* _Exercise_
Reproduce the part of the data that opens with the line containing "From the viewpoint" and runs through the end of the data, substituting "viewer" for every "camera" and leaving everything else unchanged.

* _Input_
---
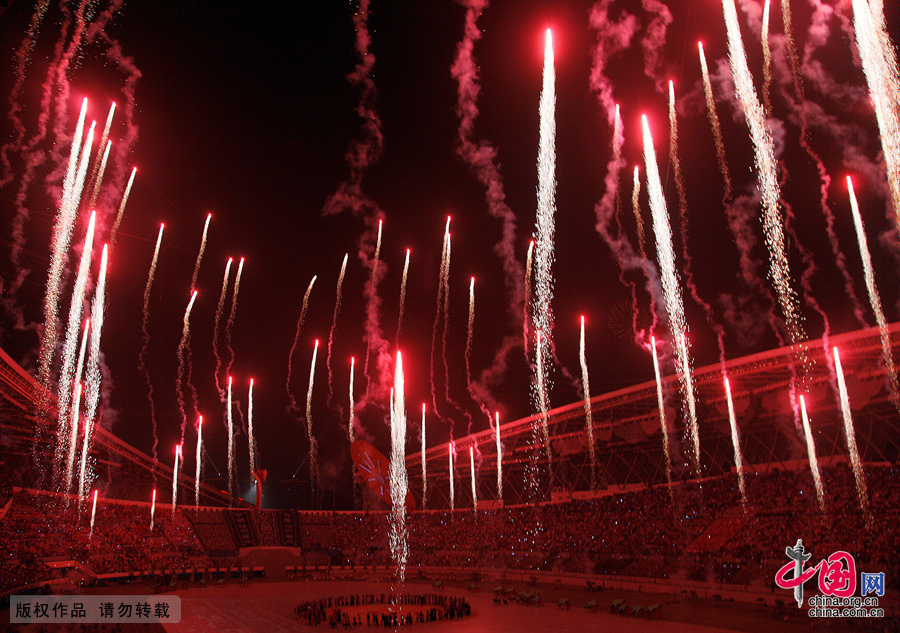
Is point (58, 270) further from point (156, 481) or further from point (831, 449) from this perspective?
point (831, 449)

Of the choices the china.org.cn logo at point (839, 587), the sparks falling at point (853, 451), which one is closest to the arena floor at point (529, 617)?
the china.org.cn logo at point (839, 587)

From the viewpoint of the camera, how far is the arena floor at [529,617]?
23.0m

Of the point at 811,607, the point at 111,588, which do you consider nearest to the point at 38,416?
the point at 111,588

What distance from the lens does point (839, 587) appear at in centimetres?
2253

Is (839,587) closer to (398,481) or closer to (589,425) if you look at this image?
(589,425)

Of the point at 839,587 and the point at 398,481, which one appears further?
the point at 398,481

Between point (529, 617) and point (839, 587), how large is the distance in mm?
11906

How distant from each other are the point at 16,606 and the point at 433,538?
37.2m

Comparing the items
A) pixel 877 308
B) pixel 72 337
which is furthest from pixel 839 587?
pixel 72 337

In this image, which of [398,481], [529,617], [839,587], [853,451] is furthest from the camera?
[398,481]

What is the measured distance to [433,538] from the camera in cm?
5362

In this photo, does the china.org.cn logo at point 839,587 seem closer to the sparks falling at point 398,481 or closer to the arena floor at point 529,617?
the arena floor at point 529,617

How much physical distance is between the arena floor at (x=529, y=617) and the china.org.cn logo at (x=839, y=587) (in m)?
0.97

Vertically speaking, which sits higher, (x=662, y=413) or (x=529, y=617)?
(x=662, y=413)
---
* _Problem solution_
From the viewpoint of the viewer, how far is the arena floor at [529,617]?
23.0m

Of the point at 811,607, the point at 111,588, which do you consider nearest to the point at 38,416?
the point at 111,588

What distance from the lens does point (839, 587) appear at in centimetres?
2253

Is (839,587) closer to (398,481) or closer to (589,425) if you look at this image?
(589,425)

Of the point at 839,587 and the point at 398,481, which one appears further?
the point at 398,481

Between point (529, 617) and point (839, 587), how large is the distance in mm?
11906

How distant from each other are the point at 16,606 and the point at 433,538?
37.2m

Comparing the items
A) pixel 877 308
B) pixel 72 337
which is furthest from pixel 839 587?
pixel 72 337

In this image, which of [398,481], [529,617], [839,587], [853,451] is furthest from the viewer?
[398,481]

What is the measured distance to [433,538] from the viewer in cm?
5362

In this photo, does the china.org.cn logo at point 839,587 seem closer to the sparks falling at point 398,481 or closer to the arena floor at point 529,617?
the arena floor at point 529,617

How much physical distance is between the arena floor at (x=529, y=617) and the china.org.cn logo at (x=839, y=587) (in m)?
0.97

Vertically speaking, which sits higher, (x=662, y=413) or (x=529, y=617)?
(x=662, y=413)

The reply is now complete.